For the 99% who are not driving electric vehicles, the spike in fuel demand pushed prices up across the country. But with the average sticker price on an electric car $19,000 higher than a gas-powered vehicle, many do not see it as a viable option.
Biggins, however, said the investment pays off long-term.
“In general, it’s much cheaper to fuel your car to electricity than it is to gas,” she said.
According to a Consumer Reports analysis of EVs, fuel savings alone can be more than $4,700 over the first seven years of ownership. With only 20 moving parts in an electric car, maintenance savings over the lifetime of the vehicle can range from $6,000 to $10,000.
Dr. Jeffrey Sachs, an economist and sustainability expert, said some direct tax rebates or other subsidies could help with upfront costs.
He said the savings will really mount as the industry scales up, and he expects the total cost of EVs to fall below gas-powered vehicles in just two to three years.
“This cost decline that’s been underway is going to continue and the fact of the matter is we’re not going to have that much choice because all of the manufacturing companies are now looking at Tesla and say, ‘Hey, we’re going that way, too,” he said.
The necessary shift was further highlighted this past week from a national security perspective. The kind of hack that happened to the Colonial Pipeline could also happen to an electrical grid.

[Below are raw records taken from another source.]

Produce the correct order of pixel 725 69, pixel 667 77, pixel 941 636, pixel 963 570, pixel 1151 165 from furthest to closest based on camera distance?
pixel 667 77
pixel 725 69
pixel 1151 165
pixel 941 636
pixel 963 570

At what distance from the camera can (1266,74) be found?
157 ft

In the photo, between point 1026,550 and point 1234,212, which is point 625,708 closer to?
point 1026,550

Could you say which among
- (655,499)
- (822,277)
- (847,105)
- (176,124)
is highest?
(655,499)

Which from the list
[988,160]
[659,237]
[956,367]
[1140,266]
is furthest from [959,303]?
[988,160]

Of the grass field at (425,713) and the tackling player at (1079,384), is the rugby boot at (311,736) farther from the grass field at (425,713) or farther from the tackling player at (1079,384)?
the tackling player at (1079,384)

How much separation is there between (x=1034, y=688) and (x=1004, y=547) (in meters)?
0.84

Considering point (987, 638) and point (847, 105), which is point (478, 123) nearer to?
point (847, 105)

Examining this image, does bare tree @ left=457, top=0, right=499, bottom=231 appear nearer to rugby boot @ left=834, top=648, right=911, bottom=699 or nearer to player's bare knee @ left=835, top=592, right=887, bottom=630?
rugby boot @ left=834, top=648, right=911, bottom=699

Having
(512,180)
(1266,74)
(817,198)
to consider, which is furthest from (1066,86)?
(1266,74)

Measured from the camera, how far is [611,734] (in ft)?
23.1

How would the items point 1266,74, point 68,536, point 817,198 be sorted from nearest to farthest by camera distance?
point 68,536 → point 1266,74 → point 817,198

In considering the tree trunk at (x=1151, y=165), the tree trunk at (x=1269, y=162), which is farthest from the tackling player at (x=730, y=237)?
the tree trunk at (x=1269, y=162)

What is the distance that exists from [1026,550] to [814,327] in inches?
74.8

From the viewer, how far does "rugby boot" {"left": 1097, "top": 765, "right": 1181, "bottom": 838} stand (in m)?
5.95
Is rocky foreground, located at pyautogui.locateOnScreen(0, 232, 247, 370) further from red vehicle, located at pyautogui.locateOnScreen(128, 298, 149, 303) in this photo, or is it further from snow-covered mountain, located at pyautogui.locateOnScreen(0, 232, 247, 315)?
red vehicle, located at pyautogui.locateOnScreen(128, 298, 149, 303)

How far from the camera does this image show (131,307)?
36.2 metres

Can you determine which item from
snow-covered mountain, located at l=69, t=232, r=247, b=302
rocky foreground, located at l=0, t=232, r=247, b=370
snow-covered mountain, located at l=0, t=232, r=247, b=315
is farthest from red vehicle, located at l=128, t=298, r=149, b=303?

“This isn’t a physical hack of a pipeline; it’s a digital hack. And so there really are concerns, no matter what kind of vehicles and what kind of energy system,” Sachs said. “But what I do think is true is that the national security of a renewable energy system, which is home-based, renewable energy, not dependent on the vagaries of international markets, Middle East wars, Middle East boycotts, and geopolitical crises — that’s going to be a lot better in the future.”
There’s a policy promise on the horizon. The Biden administration pledged $15 billion to build 500,000 charging stations nationwide, and the number of EV models available in the U.S. is expected to triple in the next three years.
“Even if the costs were a disadvantage, we’d have to do it because of climate risks. Thank goodness it’s going to be a great bargain anyway; I think it’s pretty much a no-brainer.”
In just the last 10 years, battery prices have dropped by as much as 90%. They’re dropping so fast that analysts say the purchase price of EVs will fall below that of gas-powered vehicles in the next two to four years.